Juliusz - Członek Klubu Budujących Dom, baterie założył w 2019 r.
Łazienka przy strefie wspólnej na parterze: powierzchnia 3,77 m2. Woda - czerpana ze studni głębinowej i uzdatniana przy pomocy rozbudowanej stacji, odprowadzana do szamba, podgrzewana przez jednofunkcyjny kondensacyjny kocioł gazowy, gromadzona w zasobniku c.w.u. o pojemności 150 l. Armatura - prysznic typu walk-in z odpływem liniowym, podwieszany sedes, umywalka.
Baterie: podtynkowe, z mosiądzu wykończonego czarną powłoką, kształt minimalistyczny, z jednej linii stylistycznej. Przy umywalce - bezdotykowa, z czujnikiem na podczerwień. Przy sedesie - bidetka. Pod prysznicem - słuchawka prysznicowa i deszczownica, bez termostatu.

-- Dostarczone materiały --
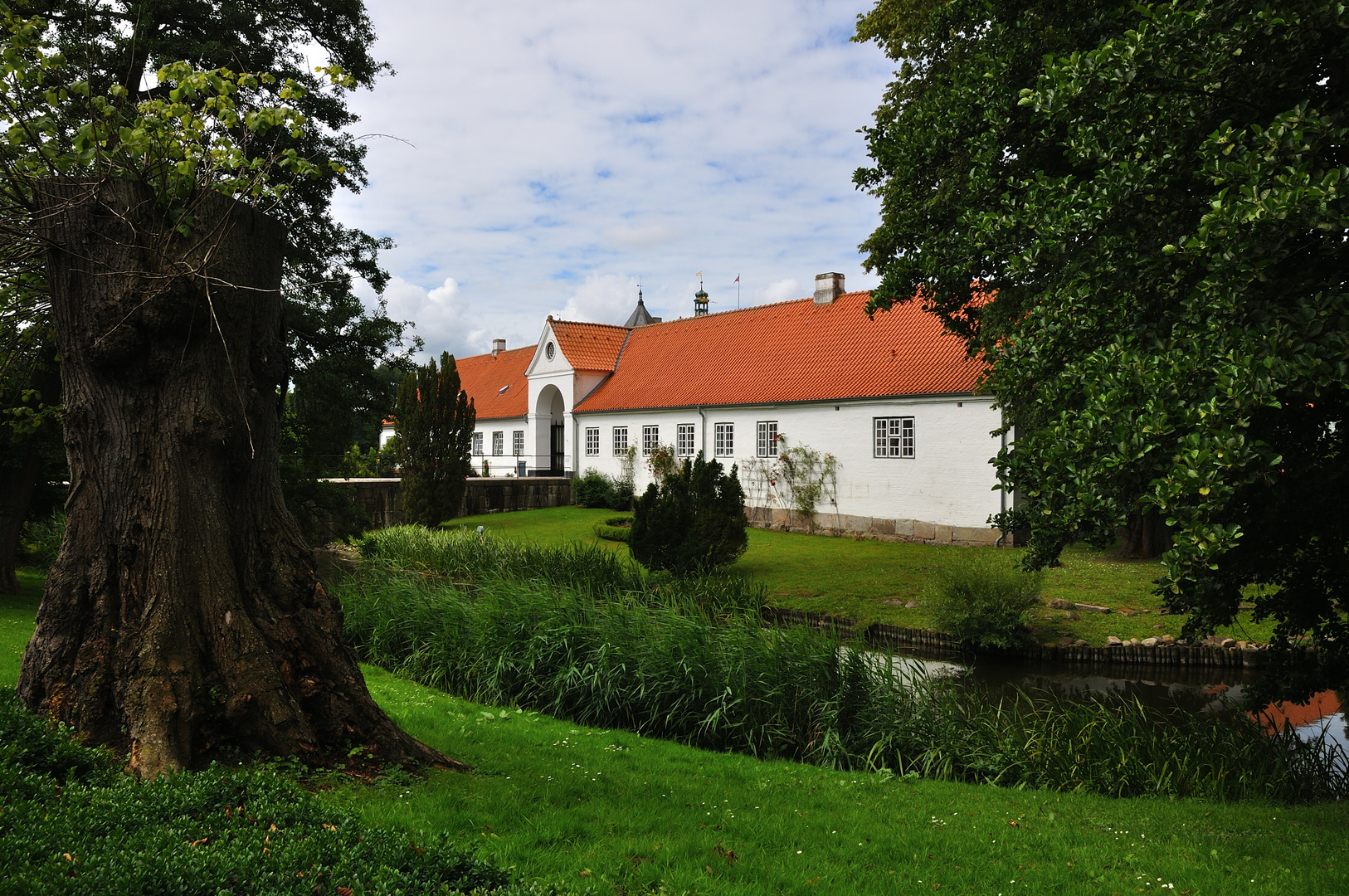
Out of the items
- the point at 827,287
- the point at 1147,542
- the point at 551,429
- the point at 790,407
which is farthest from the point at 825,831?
the point at 551,429

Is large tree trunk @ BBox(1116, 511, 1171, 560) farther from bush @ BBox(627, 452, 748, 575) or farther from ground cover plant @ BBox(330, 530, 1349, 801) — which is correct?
ground cover plant @ BBox(330, 530, 1349, 801)

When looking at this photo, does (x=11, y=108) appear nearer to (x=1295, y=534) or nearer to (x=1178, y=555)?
(x=1178, y=555)

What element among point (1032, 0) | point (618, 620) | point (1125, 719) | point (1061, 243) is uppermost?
point (1032, 0)

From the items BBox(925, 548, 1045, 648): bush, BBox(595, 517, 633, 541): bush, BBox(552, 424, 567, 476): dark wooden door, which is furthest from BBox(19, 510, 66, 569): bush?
BBox(552, 424, 567, 476): dark wooden door

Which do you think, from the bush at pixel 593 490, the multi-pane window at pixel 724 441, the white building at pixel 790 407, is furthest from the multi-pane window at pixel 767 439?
the bush at pixel 593 490

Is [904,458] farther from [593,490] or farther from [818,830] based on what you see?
[818,830]

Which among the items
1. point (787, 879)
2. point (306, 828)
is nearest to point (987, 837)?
point (787, 879)

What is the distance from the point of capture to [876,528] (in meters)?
21.5

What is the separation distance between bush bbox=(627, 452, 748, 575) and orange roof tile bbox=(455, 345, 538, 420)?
69.8ft

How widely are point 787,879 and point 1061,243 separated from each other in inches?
168

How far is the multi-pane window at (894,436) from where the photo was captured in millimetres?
21016

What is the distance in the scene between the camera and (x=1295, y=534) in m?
5.50

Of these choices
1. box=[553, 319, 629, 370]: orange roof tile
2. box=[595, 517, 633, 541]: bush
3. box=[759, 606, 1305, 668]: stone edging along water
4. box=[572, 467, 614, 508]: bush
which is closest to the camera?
box=[759, 606, 1305, 668]: stone edging along water

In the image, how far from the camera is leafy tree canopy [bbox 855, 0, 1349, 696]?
4.02 metres
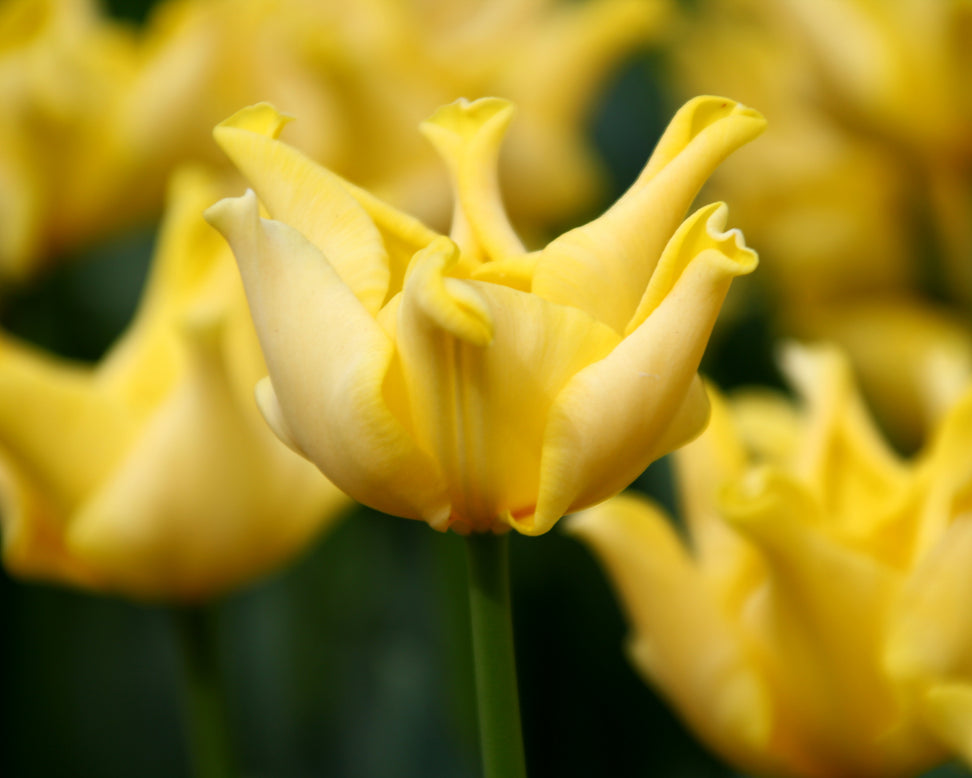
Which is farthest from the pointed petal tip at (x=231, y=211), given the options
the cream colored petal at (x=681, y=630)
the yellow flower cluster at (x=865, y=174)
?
the yellow flower cluster at (x=865, y=174)

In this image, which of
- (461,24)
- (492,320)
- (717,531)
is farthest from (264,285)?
(461,24)

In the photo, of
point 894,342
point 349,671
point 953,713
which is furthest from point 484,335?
point 894,342

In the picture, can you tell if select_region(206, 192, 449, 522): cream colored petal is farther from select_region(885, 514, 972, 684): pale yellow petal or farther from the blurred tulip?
the blurred tulip

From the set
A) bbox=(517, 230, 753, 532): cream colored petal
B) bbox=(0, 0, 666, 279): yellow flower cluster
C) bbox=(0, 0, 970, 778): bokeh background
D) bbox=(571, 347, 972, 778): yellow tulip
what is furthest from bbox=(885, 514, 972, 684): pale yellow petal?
bbox=(0, 0, 666, 279): yellow flower cluster

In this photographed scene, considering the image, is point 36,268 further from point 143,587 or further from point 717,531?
point 717,531

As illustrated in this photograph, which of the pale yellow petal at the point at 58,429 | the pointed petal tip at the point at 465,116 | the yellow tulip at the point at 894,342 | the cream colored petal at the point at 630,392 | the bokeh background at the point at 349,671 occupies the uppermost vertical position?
the pointed petal tip at the point at 465,116

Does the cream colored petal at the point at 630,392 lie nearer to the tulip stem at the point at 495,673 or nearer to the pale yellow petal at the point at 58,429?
the tulip stem at the point at 495,673

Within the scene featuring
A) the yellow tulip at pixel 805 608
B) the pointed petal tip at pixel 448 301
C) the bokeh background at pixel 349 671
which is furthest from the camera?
the bokeh background at pixel 349 671
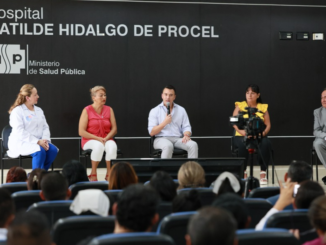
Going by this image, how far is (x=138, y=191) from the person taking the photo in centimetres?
197

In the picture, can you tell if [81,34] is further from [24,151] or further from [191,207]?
[191,207]

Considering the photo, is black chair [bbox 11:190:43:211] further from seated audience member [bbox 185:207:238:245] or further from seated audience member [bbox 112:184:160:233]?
seated audience member [bbox 185:207:238:245]

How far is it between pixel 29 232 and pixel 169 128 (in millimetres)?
5020

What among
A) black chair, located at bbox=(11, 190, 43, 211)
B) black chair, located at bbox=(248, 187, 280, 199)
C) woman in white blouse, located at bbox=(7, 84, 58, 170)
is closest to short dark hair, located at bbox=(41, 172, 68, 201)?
black chair, located at bbox=(11, 190, 43, 211)

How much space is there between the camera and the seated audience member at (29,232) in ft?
4.97

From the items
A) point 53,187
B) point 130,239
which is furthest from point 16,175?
point 130,239

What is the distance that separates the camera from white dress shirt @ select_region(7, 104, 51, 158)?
591cm

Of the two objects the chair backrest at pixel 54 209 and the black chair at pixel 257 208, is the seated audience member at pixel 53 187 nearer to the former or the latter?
the chair backrest at pixel 54 209

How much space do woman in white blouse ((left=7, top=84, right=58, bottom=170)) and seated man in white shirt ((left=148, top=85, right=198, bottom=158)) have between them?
1.31m

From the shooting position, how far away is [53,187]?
2.85 m

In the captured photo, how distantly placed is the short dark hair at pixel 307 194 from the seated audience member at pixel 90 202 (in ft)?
3.16

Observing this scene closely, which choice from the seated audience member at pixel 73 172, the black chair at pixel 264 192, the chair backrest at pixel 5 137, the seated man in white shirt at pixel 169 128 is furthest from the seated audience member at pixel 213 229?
the chair backrest at pixel 5 137

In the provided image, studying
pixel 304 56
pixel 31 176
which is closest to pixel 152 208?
pixel 31 176

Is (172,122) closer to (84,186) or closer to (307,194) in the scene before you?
(84,186)
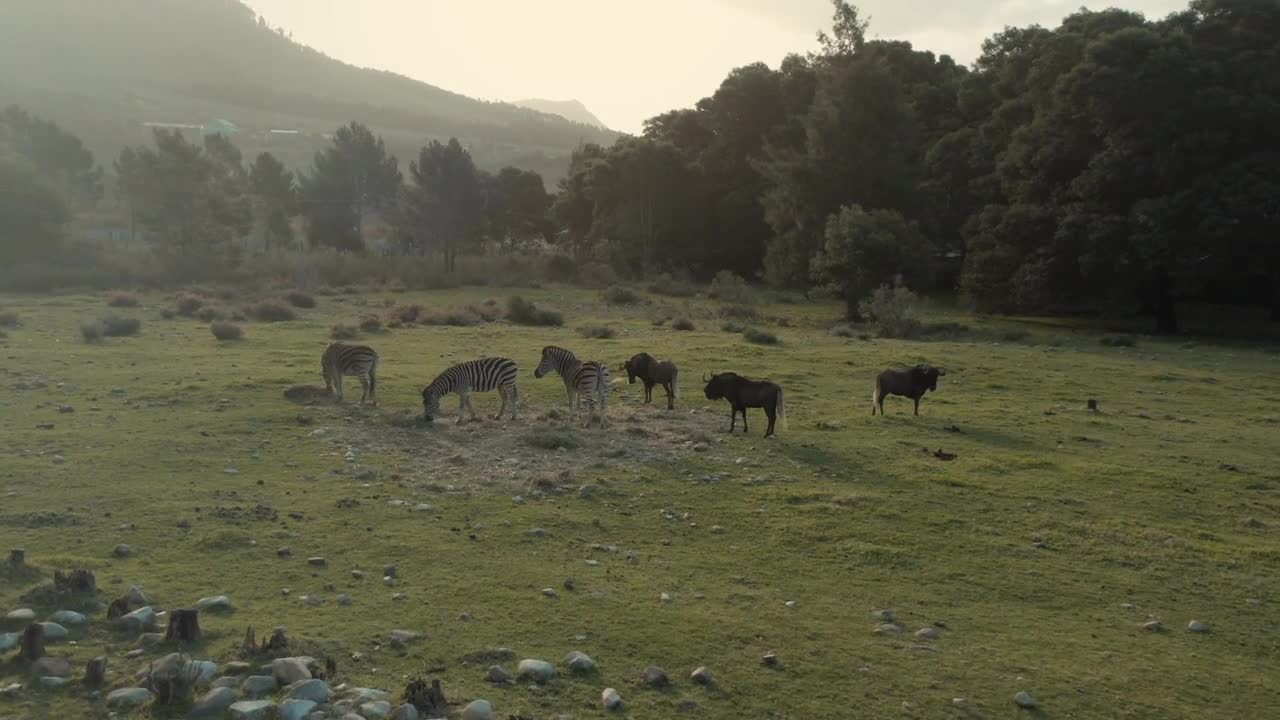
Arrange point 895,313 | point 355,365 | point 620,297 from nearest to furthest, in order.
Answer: point 355,365 → point 895,313 → point 620,297

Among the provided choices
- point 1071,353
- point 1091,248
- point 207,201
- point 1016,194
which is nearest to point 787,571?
point 1071,353

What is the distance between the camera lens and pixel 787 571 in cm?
1056

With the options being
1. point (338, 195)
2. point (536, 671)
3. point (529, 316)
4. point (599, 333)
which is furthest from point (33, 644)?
point (338, 195)

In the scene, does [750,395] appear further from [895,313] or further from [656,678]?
→ [895,313]

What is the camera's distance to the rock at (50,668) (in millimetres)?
6992

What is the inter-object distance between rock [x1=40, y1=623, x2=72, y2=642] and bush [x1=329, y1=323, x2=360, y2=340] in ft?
76.9

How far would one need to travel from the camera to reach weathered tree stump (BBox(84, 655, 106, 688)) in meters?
6.91

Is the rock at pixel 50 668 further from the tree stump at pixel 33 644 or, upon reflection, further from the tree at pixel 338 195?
the tree at pixel 338 195

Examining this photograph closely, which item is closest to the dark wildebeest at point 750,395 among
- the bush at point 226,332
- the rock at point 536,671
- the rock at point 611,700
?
the rock at point 536,671

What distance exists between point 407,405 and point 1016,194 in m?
32.7

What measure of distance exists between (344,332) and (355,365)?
41.8 ft

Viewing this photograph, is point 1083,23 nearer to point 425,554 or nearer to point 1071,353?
point 1071,353

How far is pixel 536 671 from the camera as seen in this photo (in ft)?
24.7

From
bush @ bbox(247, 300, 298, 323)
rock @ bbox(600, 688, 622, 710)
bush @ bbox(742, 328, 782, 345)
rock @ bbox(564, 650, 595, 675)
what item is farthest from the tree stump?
bush @ bbox(247, 300, 298, 323)
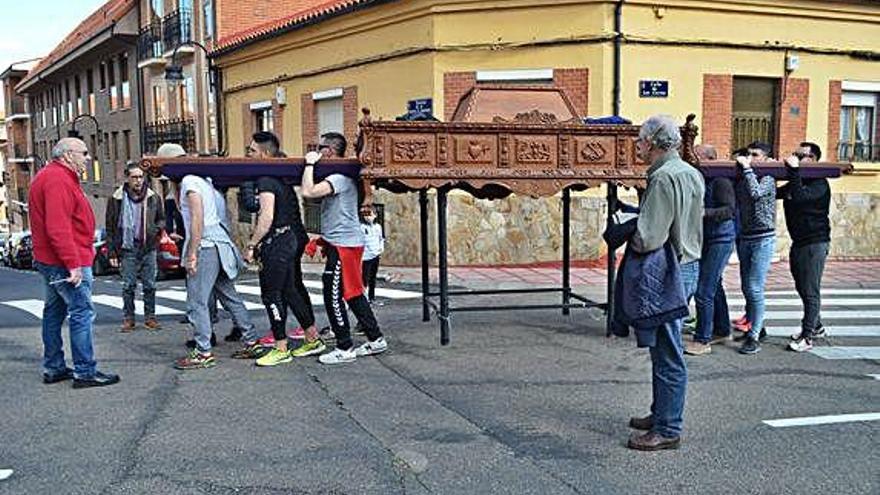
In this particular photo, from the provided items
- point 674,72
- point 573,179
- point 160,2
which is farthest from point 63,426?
point 160,2

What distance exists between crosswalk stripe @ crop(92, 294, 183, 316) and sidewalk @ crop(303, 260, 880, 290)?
344 centimetres

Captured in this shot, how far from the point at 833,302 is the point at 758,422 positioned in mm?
5551

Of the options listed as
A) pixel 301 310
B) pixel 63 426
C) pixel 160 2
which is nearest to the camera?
pixel 63 426

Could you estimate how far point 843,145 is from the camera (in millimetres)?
Answer: 14500

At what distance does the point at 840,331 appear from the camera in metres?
7.78

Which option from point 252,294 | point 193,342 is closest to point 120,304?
point 252,294

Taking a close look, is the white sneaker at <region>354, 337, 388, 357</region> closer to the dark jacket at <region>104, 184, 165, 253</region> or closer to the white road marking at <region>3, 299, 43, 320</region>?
the dark jacket at <region>104, 184, 165, 253</region>

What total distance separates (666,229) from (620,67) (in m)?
8.84

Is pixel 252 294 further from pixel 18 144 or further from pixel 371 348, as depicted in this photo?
pixel 18 144

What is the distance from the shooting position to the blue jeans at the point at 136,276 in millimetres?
8055

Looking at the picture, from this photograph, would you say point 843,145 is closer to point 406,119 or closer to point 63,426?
point 406,119

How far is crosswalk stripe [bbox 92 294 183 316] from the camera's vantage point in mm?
9219

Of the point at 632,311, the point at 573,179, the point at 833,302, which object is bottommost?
the point at 833,302

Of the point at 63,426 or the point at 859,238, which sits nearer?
the point at 63,426
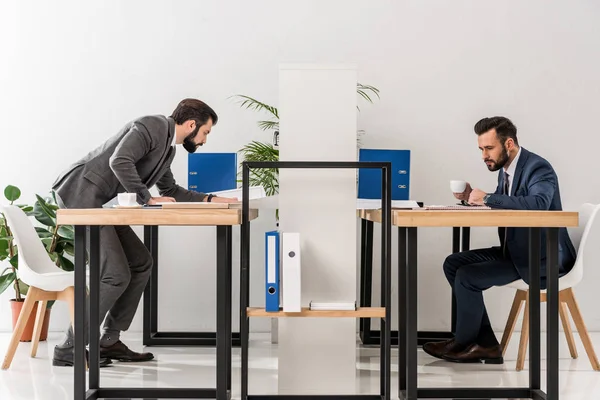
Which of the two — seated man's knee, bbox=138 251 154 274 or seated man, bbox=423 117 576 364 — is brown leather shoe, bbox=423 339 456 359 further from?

-- Zadania do wykonania --
A. Jaką pojemność ma zasobnik c.w.u. w opisie łazienki?
B. Powtórz dosłownie fragment opisu łazienki między "Juliusz - Członek" a "podwieszany sedes, umywalka.", łącznie z tymi słowami.

-- Odpowiedzi --
A. 150 litrów.

B.
Juliusz - Członek Klubu Budujących Dom, baterie założył w 2019 r.
Łazienka przy strefie wspólnej na parterze: powierzchnia 3,77 m2. Woda - czerpana ze studni głębinowej i uzdatniana przy pomocy rozbudowanej stacji, odprowadzana do szamba, podgrzewana przez jednofunkcyjny kondensacyjny kocioł gazowy, gromadzona w zasobniku c.w.u. o pojemności 150 l. Armatura - prysznic typu walk-in z odpływem liniowym, podwieszany sedes, umywalka.